YOUR TASKS:
1. Can you summarize the court ruling excerpt in three sentences?
2. Could you retype the court ruling excerpt between "The second and" and "opposed the application.", inclusive?

EXCERPTED PASSAGE:
Start
JEFREY HONDO GWISAI
MINISTER OF HOME AFFAIRS
COMMISSIONER GENERAL OF POLICE
THE OFFICER IN-CHARGE VEHICLE THEFT SQUAD
HIGH COURT OF ZIMBABWE
HARARE, 24 July, 2019 and 4 September, 2019
F. Nyamayaro, for the applicant
D Chihuta, for the 2nd & 3rd respondents
CHITAPI J: In this application the applicant has applied to the court for an order in terms of his draft order which reads as follows:
IT IS HEREBY ORDERED THAT
- The respondents are hereby ordered to release the Toyota vehicle GD6 2.8 Station Wagon; white in colour South African Registration No. FJ76YRGP to the applicant within 7 days of service of this order.
- Respondents to pay costs of this application at the rate of attorney to client.
The second and third respondents oppose the relief sought. The second respondent adopted the grounds of opposition as set out by the third respondent who is the officer in charge of the police unit dealing with the case. The first respondent has not opposed the application.
The background to the application is as follows. On some date between 1st and 13th November, 2018 police officers from Criminal Investigation Department (CID) Vehicle Theft Squad seized and took possession of the vehicle in issue from the applicant’s house 9341 Rosedeane Road, Ashdown Park, Harare where it was parked. The police officers alleged verbally to the applicant that the motor vehicle was reported stolen in South Africa. The applicant averred that he sought from the police, clearer details of the alleged theft of the vehicle including by writing a follow up letter on 13 November, 2018 but that the third respondent under whose charge the vehicle is held did not respond to the letter. A copy of the letter referred to was attached to the applicant’s founding affidavit as annexure D. It was indeed received by or on behalf of the third respondent to whom it was addressed on 13 November, 2018, the same day that it was written.
The applicant stated in his founding affidavit that he bought the vehicle from one Charles Kwarambo on 1 November, 2018 for USD$22 000.00. He attached copies of the agreement of sale which he allegedly executed with the purchaser as annexure A, the South African registration book for the vehicle as annexure B and the Seller’s Zimbabwe passport details as annexure C. The applicant averred that, after the sale he parked the vehicle at his house pending clearing it for importation formalities and payment of any duties chargeable by the Zimbabwe Revenue Authority – (ZIMRA). The vehicle had been allowed into Zimbabwe by ZIMRA on a temporary import permit and entered the country legally.
The third respondent did not deny that the applicant bought the vehicle as alleged by the applicant. In answer to paragraph 9 of the applicant’s affidavit in which the applicant had alleged that the supposed report of theft was made to the police well after the applicant had already bought the vehicle, the third respondent stated:
“Ad para 9
7.1 This is denied. Whilst it is true that the applicant bought the vehicle on 1 November, 2018, it is not true that there is a long period that expired between the time that the motor vehicle was imported into Zimbabwe and the date it was reported stolen in South Africa.
End
Spatial reasoning dataset excerpts
Start
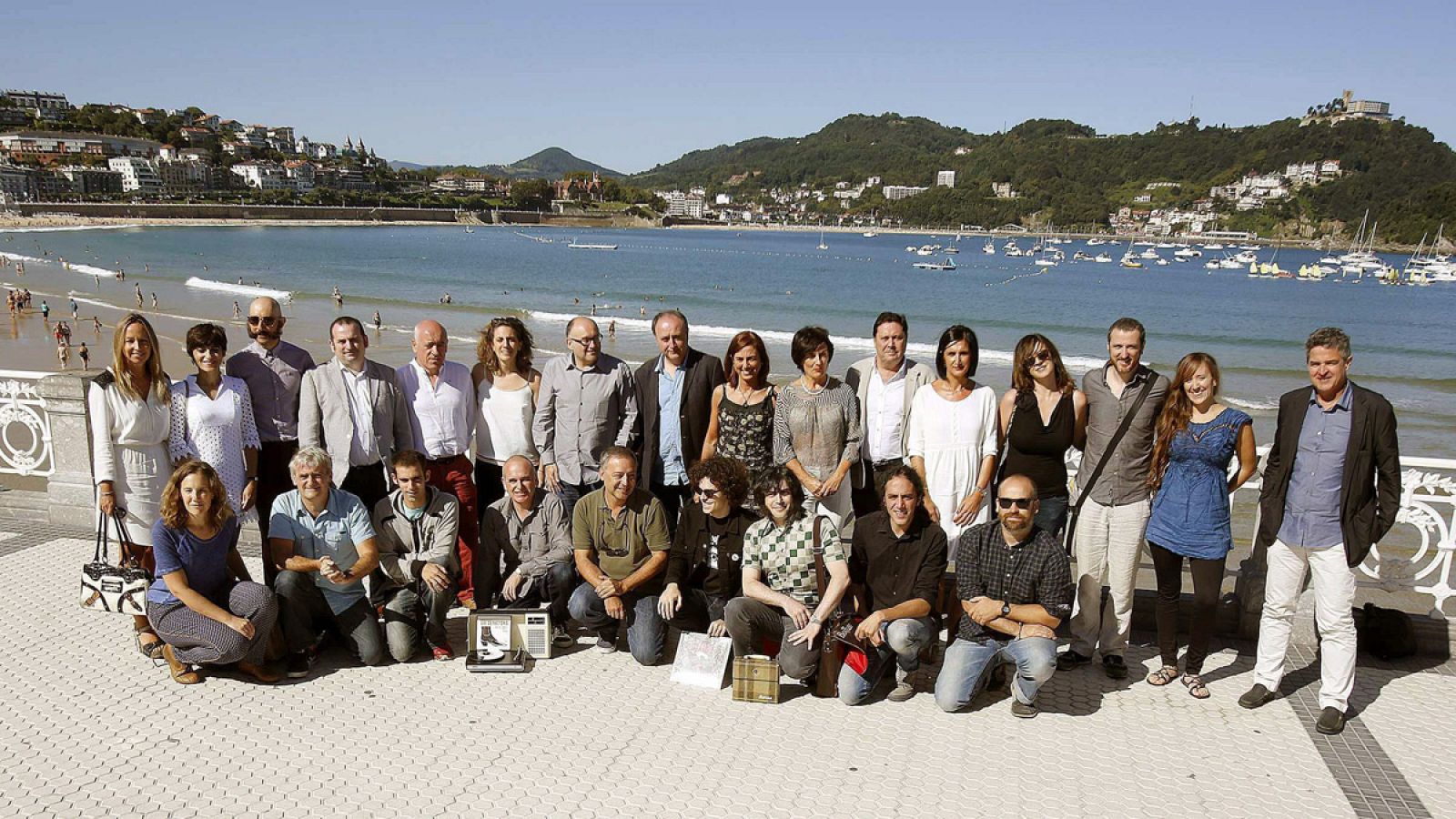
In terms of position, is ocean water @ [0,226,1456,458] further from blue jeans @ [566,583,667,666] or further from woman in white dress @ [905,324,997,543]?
blue jeans @ [566,583,667,666]

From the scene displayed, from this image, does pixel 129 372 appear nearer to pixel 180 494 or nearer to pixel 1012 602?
pixel 180 494

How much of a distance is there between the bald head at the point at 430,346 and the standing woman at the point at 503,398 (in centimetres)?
24

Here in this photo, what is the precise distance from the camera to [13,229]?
94500mm

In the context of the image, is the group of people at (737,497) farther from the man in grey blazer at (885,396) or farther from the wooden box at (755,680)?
the wooden box at (755,680)

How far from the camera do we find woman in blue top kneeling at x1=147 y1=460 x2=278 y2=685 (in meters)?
4.15

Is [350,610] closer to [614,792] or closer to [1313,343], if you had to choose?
[614,792]

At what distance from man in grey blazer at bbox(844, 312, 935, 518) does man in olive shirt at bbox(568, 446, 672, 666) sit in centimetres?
127

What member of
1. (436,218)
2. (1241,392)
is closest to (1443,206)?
(1241,392)

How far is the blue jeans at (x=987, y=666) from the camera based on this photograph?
4.09 meters

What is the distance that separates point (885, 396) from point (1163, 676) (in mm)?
2101

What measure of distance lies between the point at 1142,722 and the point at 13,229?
12383 centimetres

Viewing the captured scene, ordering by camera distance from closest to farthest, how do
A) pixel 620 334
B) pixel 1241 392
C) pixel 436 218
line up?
1. pixel 1241 392
2. pixel 620 334
3. pixel 436 218

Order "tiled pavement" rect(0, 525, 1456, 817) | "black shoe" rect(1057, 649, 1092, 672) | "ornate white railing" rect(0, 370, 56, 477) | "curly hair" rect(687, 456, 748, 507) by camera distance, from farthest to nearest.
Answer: "ornate white railing" rect(0, 370, 56, 477), "black shoe" rect(1057, 649, 1092, 672), "curly hair" rect(687, 456, 748, 507), "tiled pavement" rect(0, 525, 1456, 817)

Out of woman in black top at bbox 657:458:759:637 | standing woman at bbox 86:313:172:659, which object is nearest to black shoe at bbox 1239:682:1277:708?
woman in black top at bbox 657:458:759:637
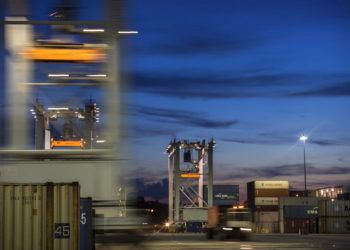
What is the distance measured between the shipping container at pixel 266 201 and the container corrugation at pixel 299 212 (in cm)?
1156

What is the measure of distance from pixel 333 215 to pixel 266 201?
17.7m

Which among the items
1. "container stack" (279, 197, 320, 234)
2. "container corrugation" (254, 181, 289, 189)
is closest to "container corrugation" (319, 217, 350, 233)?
"container stack" (279, 197, 320, 234)

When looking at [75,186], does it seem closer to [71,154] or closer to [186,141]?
[71,154]

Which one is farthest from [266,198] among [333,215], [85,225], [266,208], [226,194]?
[85,225]

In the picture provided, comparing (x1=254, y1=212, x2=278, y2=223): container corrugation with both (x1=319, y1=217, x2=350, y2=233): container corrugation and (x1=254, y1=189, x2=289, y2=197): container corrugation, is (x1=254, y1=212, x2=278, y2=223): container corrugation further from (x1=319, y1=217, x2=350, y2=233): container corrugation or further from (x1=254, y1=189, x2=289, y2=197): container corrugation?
(x1=319, y1=217, x2=350, y2=233): container corrugation

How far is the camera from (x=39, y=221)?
10.8 metres

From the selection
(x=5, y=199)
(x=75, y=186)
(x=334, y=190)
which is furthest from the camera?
(x=334, y=190)

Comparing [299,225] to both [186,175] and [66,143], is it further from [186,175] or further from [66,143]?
[66,143]

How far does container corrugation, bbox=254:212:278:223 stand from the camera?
103 m

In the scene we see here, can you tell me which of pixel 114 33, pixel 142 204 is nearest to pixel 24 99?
pixel 114 33

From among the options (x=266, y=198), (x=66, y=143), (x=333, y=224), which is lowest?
(x=333, y=224)

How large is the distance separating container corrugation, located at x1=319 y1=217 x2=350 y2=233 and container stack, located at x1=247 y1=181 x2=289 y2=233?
13706 mm

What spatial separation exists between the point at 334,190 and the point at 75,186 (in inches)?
4963

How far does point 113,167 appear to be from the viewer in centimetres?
841
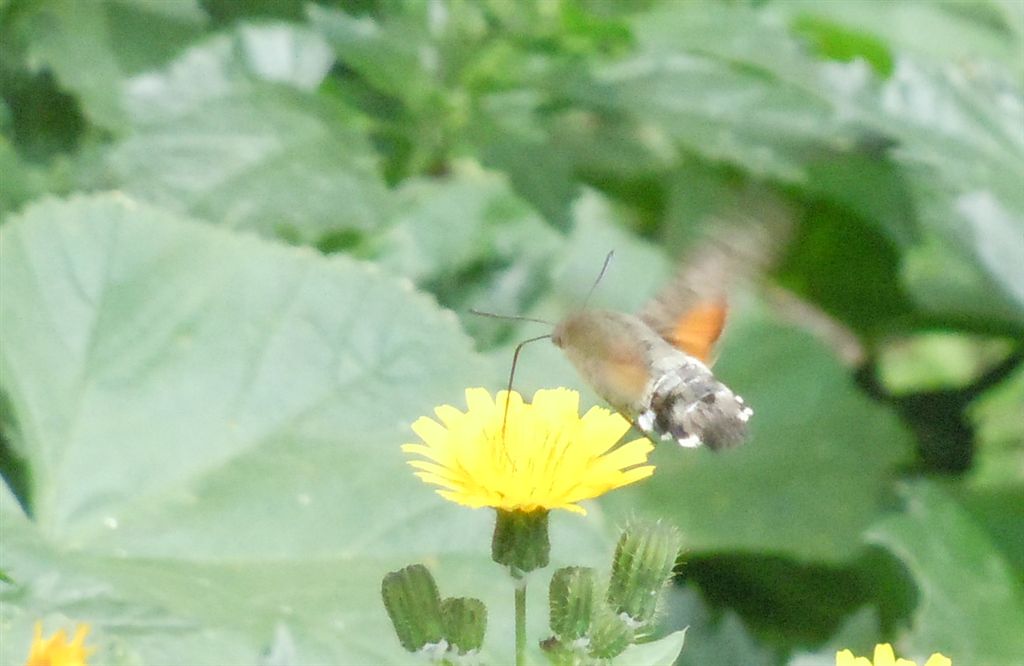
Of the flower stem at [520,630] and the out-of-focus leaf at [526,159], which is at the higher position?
the flower stem at [520,630]

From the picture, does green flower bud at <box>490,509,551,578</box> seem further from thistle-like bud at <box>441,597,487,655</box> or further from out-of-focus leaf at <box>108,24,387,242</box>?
out-of-focus leaf at <box>108,24,387,242</box>

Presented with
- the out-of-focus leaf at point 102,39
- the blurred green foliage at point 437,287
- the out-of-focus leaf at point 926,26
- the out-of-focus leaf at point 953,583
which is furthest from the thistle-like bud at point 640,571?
the out-of-focus leaf at point 926,26

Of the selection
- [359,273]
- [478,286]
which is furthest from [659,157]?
[359,273]

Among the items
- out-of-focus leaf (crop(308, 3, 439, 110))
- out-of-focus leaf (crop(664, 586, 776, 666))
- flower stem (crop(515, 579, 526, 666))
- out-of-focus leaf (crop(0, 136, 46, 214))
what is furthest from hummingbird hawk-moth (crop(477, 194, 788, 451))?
out-of-focus leaf (crop(0, 136, 46, 214))

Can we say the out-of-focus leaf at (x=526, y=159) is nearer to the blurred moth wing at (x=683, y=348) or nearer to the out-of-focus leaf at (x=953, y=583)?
the blurred moth wing at (x=683, y=348)

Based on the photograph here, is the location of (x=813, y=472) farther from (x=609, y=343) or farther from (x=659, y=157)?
(x=609, y=343)
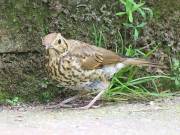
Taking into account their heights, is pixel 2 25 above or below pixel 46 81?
above

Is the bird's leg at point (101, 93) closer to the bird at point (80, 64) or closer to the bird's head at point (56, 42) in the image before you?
the bird at point (80, 64)

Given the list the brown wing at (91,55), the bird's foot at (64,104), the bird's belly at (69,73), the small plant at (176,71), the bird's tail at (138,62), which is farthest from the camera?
the small plant at (176,71)

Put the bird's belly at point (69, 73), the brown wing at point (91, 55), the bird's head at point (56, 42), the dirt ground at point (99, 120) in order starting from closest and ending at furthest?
the dirt ground at point (99, 120) < the bird's head at point (56, 42) < the bird's belly at point (69, 73) < the brown wing at point (91, 55)

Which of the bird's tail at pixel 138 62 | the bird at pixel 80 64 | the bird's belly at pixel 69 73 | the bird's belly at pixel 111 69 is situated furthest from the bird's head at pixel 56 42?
the bird's tail at pixel 138 62

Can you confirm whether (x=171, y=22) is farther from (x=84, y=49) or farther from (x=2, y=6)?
(x=2, y=6)

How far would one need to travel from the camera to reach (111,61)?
6914 mm

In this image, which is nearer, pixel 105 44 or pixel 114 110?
pixel 114 110

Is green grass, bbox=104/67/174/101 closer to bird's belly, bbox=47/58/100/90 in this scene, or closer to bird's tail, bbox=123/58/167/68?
bird's tail, bbox=123/58/167/68

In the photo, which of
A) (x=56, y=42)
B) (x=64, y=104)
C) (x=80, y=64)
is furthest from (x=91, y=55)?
(x=64, y=104)

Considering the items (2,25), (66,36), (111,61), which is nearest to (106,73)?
(111,61)

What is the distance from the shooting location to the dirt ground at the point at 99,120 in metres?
5.65

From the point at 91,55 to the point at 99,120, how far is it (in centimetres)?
89

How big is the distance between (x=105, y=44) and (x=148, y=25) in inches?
18.9

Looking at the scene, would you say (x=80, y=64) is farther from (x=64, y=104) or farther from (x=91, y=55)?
(x=64, y=104)
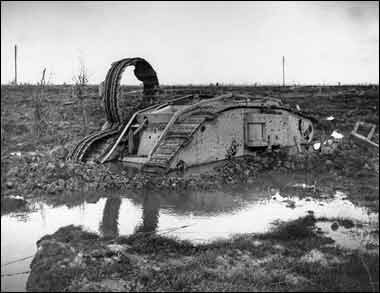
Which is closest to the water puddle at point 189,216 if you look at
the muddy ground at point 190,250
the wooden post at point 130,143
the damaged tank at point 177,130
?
the muddy ground at point 190,250

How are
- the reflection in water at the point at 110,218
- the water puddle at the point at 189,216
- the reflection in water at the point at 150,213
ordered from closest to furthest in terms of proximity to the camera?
the water puddle at the point at 189,216 < the reflection in water at the point at 110,218 < the reflection in water at the point at 150,213

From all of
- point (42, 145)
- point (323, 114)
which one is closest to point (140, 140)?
point (42, 145)

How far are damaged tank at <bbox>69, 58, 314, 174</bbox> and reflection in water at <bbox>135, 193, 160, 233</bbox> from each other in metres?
1.16

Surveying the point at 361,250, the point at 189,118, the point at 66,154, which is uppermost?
the point at 189,118

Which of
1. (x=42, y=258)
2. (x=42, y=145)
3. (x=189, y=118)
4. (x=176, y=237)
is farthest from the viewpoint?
(x=42, y=145)

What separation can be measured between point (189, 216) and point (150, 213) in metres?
0.78

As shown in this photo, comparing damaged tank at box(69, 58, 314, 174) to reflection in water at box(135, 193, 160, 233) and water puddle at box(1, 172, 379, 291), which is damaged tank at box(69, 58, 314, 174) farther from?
water puddle at box(1, 172, 379, 291)

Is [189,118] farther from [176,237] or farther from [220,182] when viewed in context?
[176,237]

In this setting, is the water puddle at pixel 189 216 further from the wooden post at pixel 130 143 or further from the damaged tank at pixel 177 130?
the wooden post at pixel 130 143

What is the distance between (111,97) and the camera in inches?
532

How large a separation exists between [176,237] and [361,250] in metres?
2.68

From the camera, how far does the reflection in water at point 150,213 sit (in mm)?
7331

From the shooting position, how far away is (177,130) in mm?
11625

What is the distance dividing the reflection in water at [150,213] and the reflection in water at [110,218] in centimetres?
42
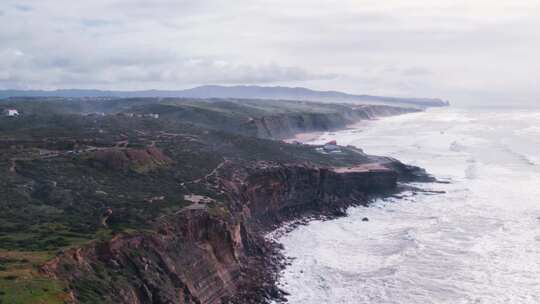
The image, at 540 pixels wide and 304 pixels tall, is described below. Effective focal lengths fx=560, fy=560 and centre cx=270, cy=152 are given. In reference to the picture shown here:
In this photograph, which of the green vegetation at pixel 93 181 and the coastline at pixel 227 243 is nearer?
the green vegetation at pixel 93 181

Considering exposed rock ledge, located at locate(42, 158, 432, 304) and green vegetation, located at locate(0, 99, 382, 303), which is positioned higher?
green vegetation, located at locate(0, 99, 382, 303)

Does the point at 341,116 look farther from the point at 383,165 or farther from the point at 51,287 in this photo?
the point at 51,287

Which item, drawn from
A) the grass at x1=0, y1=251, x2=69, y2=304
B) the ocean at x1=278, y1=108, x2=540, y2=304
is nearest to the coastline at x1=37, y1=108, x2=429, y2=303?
the grass at x1=0, y1=251, x2=69, y2=304

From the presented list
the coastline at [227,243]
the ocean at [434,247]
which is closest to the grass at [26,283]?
the coastline at [227,243]

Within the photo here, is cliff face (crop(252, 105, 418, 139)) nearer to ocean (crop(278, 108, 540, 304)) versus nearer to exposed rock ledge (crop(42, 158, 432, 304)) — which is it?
ocean (crop(278, 108, 540, 304))

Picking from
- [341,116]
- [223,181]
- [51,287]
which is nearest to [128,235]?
[51,287]

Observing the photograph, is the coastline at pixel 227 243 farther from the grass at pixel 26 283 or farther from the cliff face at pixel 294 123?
the cliff face at pixel 294 123
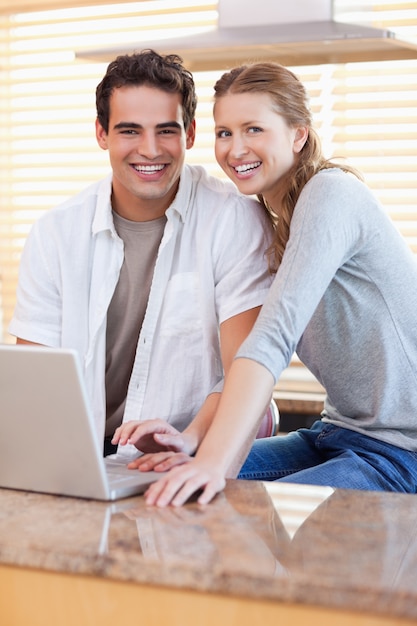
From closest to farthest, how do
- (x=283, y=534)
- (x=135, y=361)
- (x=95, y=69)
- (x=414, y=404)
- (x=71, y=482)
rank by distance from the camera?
(x=283, y=534) < (x=71, y=482) < (x=414, y=404) < (x=135, y=361) < (x=95, y=69)

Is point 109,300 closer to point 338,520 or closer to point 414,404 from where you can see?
point 414,404

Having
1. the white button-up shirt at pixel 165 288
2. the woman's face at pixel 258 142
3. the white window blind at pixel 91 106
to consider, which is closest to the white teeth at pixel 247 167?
the woman's face at pixel 258 142

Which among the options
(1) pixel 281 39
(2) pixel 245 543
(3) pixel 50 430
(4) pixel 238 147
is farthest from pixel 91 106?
(2) pixel 245 543

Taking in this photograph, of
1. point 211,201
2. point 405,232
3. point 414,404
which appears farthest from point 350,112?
point 414,404

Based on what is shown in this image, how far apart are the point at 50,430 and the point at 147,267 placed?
3.23 ft

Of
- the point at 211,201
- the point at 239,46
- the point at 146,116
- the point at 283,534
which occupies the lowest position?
the point at 283,534

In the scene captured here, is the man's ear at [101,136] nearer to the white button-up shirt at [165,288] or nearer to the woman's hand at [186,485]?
the white button-up shirt at [165,288]

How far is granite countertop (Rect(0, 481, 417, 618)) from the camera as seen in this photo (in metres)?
0.95

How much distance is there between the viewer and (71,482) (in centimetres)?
129

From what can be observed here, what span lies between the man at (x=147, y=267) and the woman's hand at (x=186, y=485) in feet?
2.35

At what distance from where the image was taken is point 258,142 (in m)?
1.96

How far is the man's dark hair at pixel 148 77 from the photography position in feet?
7.00

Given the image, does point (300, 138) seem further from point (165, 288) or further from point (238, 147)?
point (165, 288)

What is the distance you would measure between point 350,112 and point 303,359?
5.23 ft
End
OUTPUTS IN ORDER:
1. The applicant asks the court to order the respondents to release a Toyota station wagon with South African registration. Police from the CID Vehicle Theft Squad seized it from his Harare house in November 2018, telling him it had been reported stolen in South Africa. He says he bought it on 1 November 2018 for USD$22 000.00 and that it entered Zimbabwe legally on a temporary import permit; the second and third respondents oppose the application, and the third respondent accepts the purchase but denies that a long period passed between the vehicle's import and the theft report.

2.
The second and third respondents oppose the relief sought. The second respondent adopted the grounds of opposition as set out by the third respondent who is the officer in charge of the police unit dealing with the case. The first respondent has not opposed the application.